Daha Bekaa’ya varmadan, gönüllü olarak kaderimi bana konuk olma izni verenlerin vicdanına bıraktım.
Başımı Berelias kentinde bulunan, daha inşaat halindeki bir binanın üst katlarından birinde, etrafında silahların bulunduğu bir yastığa koyarken, o gece ve ertesi sabah olanlardan bihaberdim.
Huzurluydum.
Gözlemek ve anlamak dışında bir görevim yoktu.
Meraklıydım. Ve bu meraklı iç yolculuğu yaparken, eskiye dönük hafızamı kaybetmeden, yani deyim yerindeyse hafızama, yeni bir hafızanın yüklendiğinden bihaber değildim.

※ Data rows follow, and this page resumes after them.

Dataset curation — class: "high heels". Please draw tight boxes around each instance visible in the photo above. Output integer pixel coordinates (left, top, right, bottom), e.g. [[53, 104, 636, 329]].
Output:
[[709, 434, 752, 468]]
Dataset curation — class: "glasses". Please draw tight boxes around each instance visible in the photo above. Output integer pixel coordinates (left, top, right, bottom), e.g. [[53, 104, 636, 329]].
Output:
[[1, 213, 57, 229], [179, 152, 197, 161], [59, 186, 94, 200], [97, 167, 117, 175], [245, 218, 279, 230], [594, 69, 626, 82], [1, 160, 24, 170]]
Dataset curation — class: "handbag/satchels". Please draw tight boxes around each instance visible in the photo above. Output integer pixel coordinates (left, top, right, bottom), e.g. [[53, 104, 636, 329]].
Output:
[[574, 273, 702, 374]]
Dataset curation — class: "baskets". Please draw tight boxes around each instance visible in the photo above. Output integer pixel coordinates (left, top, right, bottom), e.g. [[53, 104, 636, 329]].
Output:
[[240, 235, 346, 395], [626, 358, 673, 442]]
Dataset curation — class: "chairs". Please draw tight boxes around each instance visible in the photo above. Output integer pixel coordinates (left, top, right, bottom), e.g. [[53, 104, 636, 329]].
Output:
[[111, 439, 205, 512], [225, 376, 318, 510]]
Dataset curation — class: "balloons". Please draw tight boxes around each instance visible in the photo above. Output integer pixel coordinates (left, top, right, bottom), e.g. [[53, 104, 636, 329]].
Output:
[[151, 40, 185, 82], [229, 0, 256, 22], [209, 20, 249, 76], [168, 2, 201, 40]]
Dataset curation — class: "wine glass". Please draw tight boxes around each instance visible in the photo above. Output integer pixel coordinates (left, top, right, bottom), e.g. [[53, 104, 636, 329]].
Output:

Eski isimler yerine, yenileri yazılıyor.
Tanıdığım yeni simalar, eski diyarları terkinin habercisi;
Bana, kendimden yeniden haberdar olan, başka bir "Selim“ kimliği yükleniyordu.
Orada okuduğum: "Hafizasını kaybeden kimliğini, varlığını kaybeder“ cümlesi, Filistinli gerillaların mirası; not ediyorum.
Bekaa’da 1986’de kurulan Mahsum Korkmaz Akademisi’ne vardıktan sonra, manyetik bir yaşam alanındaydım ve bir anda her şey geride kaldı.
Toprak zemindeki yatağa uzandığımda, döşeğin sertliği, yastığın yüksekliği ilgim dışındaydı.
Hafızama, yeniden tanıştığım insan çehreleri yükleniyordu.
Altı yıl Kürdistan’ın o dönemine damga vuran merkezlerinden biri olan Bekaa’nın kapanması için hazırlıklar yapılıyordu.
Gerilla olmak için eğitim görenlerden edindiğim: Zafere doğu gidiş; bu tarihi durağın sona ereceğiyle ilgili hayal kırıklığı, gerçekle karşılaşma meziyeti; yola devam ve kurulacak Kürdistan yüklü duygulardı.
Ve Bekaa’nın kapanması törenlerinin hazırlık günlerinden biri olan 21 Eylül sabahı. Bir gün önce Musa Anter’in JİTEM tarafından öldürüldüğü haberi Bekaa’yı sarstı.
Bekaa’daki anfide değil, oradaki yapılardan birinde, Öcalan’ın Musa Anter anısına yaptığı konuşmayı izledim.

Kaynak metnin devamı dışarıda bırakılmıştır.